**TREŚĆ ZADANIA:**
Kontynuuj tekst o legalnym wykorzystywaniu zdjęć w reklamach gabinetu kosmetycznego, zaczynając bezpośrednio po jego ostatnim zdaniu.

**TEKST ŹRÓDŁOWY:**
***

Czy jesteś pewna, że zdjęcia, które wykorzystujesz do promowania swojego gabinetu kosmetycznego w sieci są legalne? Skąd brać estetyczne zdjęcia do reklam, których wykorzystanie nie narazi Cię na problemy prawne? Dowiedz się i uniknij naprawdę kosztownych kłopotów!
Zdjęcia do reklam gabinetu kosmetycznego – w jakiej sytuacji mogą się przydać?
Wyobraź sobie, że szykujesz promocję nowego zabiegu. Potrzebujesz grafiki na Facebooka. Co robisz? Masz do wyboru kilka opcji:
- szukasz grafika, który przygotuje dla Ciebie reklamę – jest to opcja w miarę pewna, niemniej jednak dość kosztowna, tym bardziej, jeśli myślimy o regularnym publikowaniu na Facebooku – tzn. 2-3 razy w tygodniu,
- korzystasz z materiałów od dystrybutora – tych samych, które można znaleźć na profilach kilkudziesięciu albo nawet kilkuset innych gabinetów w całej Polsce, grafiki oczywiście promują sprzęt i jego dystrybutora, a nie Twój gabinet – dystrybutor najczęściej przygotowuje je właśnie z myślą o własnej promocji, zamieszcza nazwę sprzętu, swoje logo, a pamiętaj, że Twoje klientki interesuje przede wszystkim Twój gabinet i efekty zabiegu,
- próbujesz radzić sobie sama – jest to najtańsze rozwiązanie, wymaga jednak odrobiny wiedzy – bez znajomości prawa łatwo wpakować się w kłopoty.
Samodzielne przygotowanie grafik i zdjęć – o czym pamiętać?

***

**DANE WEJŚCIOWE:**
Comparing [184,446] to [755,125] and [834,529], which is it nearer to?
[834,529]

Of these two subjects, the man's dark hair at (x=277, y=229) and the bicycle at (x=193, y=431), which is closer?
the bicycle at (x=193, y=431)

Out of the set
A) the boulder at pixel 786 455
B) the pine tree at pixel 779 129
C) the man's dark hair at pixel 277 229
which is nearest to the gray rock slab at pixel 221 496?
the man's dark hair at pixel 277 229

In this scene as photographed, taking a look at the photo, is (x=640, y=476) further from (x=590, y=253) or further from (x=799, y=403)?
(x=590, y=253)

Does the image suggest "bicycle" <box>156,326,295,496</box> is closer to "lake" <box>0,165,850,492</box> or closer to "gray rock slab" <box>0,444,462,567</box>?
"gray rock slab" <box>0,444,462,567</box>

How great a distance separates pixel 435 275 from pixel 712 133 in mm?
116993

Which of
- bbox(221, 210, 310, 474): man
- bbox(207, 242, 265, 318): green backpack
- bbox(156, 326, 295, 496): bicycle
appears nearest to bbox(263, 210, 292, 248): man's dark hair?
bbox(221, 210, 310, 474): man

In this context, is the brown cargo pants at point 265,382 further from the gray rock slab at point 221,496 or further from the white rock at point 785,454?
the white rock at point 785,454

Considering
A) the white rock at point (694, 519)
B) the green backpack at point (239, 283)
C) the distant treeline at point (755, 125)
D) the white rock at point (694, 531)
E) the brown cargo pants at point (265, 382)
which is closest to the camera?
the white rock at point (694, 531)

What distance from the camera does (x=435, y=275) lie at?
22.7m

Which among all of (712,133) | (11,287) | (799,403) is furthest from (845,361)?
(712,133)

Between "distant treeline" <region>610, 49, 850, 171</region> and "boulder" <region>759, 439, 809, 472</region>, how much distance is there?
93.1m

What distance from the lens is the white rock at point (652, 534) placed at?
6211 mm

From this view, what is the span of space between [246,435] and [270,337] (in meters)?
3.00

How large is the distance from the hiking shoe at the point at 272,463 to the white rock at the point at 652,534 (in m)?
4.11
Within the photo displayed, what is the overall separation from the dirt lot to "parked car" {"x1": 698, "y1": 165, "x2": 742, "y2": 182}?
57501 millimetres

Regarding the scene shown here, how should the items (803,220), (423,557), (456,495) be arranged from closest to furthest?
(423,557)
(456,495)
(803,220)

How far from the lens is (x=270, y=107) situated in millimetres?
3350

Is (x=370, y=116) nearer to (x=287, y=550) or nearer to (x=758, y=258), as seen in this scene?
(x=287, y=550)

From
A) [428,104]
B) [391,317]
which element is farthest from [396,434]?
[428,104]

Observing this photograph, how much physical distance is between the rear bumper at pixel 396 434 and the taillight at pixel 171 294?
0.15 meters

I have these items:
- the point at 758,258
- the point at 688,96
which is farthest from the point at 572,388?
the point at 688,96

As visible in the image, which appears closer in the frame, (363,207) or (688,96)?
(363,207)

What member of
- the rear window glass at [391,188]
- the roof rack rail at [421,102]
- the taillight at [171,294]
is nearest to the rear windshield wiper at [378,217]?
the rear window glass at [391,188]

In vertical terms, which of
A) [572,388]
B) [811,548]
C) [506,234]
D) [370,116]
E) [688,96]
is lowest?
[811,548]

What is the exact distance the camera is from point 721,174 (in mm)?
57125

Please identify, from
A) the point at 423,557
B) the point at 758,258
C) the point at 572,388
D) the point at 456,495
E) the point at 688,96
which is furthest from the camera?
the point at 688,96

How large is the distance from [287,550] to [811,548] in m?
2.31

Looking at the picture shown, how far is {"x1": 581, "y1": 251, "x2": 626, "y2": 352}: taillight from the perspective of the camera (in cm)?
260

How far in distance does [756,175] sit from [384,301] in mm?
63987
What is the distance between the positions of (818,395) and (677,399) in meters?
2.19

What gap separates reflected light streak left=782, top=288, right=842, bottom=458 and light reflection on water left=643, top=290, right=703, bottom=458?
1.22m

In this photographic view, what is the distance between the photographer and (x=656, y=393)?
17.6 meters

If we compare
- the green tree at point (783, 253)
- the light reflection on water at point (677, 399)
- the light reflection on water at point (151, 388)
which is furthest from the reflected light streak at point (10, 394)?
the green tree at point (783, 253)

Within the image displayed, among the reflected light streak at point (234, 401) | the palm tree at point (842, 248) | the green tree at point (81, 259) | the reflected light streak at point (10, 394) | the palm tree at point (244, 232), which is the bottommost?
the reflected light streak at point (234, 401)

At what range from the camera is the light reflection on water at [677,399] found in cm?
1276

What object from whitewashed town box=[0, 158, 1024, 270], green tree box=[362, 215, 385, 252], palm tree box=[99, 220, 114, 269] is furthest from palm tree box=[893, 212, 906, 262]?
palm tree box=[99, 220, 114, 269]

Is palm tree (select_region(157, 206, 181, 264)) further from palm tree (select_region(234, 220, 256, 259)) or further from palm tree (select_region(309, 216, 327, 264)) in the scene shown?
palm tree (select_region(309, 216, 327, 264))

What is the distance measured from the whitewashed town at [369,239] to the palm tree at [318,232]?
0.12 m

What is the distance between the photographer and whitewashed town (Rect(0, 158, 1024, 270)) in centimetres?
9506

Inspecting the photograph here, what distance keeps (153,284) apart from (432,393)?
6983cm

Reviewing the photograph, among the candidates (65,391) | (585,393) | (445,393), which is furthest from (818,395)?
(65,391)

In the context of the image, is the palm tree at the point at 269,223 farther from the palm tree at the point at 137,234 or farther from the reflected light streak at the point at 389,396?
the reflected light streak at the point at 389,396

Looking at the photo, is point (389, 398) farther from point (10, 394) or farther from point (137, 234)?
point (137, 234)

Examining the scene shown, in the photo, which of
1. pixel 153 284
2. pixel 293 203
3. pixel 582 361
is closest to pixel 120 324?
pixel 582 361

***

**ODPOWIEDŹ KOŃCOWA:**
Do reklamy na Facebooku możesz załączyć zdjęcie lub własnoręcznie przygotowaną grafikę. Dziś skupimy się głównie na tej pierwszej opcji. Oczywiście w przypadku samodzielnego tworzenia grafik równie często korzystamy z gotowych zdjęć, które stają się częścią takiej grafiki. W takiej sytuacji zdobyta dziś wiedza również Ci się przyda.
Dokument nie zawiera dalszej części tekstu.